The last month or so here in northeastern Massachusetts has been foul, weather-wise. I’ve gone for a walk nearly every single day.

I prefer the days that are cool, gray and drizzly. Why? I meet fewer people. The people I meet on my walks go out in the street to avoid me. Or I go out into or cross the street to avoid them. Nobody is the least bit offended; we all know we do this to avoid transmitting the coronavirus. We’re all good citizens and concerned neighbors. But masks? That’s something else.

It’s hard to find out the exact policy, but I believe that, as of last Wednesday, Massachusetts residents are supposed to wear masks when outdoors.

Many people I encounter have nothing like a mask anywhere about their persons. Others are wearing a mask down around their neck. If they encounter somebody, they try to whip it up in time. They often fail, so they just have to breathe in what he just breathed out. And vice versa.

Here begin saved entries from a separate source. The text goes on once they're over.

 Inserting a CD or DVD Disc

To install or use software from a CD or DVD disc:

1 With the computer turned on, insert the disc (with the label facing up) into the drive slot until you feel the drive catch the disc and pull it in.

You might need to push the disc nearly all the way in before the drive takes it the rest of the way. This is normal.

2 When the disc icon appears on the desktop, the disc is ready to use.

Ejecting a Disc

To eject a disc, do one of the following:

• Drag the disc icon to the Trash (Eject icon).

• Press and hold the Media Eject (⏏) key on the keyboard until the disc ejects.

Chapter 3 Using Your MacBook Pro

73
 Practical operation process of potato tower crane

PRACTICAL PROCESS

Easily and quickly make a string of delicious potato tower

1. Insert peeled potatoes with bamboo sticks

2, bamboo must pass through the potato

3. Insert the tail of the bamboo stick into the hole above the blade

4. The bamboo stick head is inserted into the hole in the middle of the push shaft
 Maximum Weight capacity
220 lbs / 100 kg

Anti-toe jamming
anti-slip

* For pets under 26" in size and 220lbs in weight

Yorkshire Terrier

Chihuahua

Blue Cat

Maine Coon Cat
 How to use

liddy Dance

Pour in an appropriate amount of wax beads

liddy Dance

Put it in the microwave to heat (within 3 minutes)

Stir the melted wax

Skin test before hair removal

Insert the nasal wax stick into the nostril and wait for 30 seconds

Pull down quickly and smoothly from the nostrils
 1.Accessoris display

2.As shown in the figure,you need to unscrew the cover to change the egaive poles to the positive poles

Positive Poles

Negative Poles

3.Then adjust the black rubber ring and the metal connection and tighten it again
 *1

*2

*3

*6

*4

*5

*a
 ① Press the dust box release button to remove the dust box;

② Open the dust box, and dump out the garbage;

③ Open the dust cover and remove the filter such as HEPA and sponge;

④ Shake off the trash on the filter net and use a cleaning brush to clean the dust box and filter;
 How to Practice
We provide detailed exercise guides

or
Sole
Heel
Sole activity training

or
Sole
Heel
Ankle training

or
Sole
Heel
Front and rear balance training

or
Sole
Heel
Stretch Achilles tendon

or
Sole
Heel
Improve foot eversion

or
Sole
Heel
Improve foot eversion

There is considerable disagreement about how far you should remain from any other human being. Some authorities place that distance at 25 feet. Obviously, that distance varies with atmospheric conditions like humidity and wind. In any case, I would be much happier if everyone I encountered was wearing a mask.

There is a slight tendency for fewer younger people than older people to wear masks. I suppose it’s obvious: “I’m under 20; I’m much less likely than you, you old fart, to suffer horribly and die from coronavirus.”

Which brings me to my most important point: I wear a mask not to protect me, but to protect you. I have read and learned all I can about this, and as far as I can find out, my mask does little or nothing to protect me, but quite a bit to protect you. So in not masking, what you are saying is, “I don’t care in the least if you die horribly, as long as I don’t experience the slight discomfort of wearing a mask.” I know most of you don’t think you’re saying that, but you are.

If you should catch COVID-19, I’ll make a contribution or do whatever else I can to help you get better. Because that’s the way I think the world ought to work.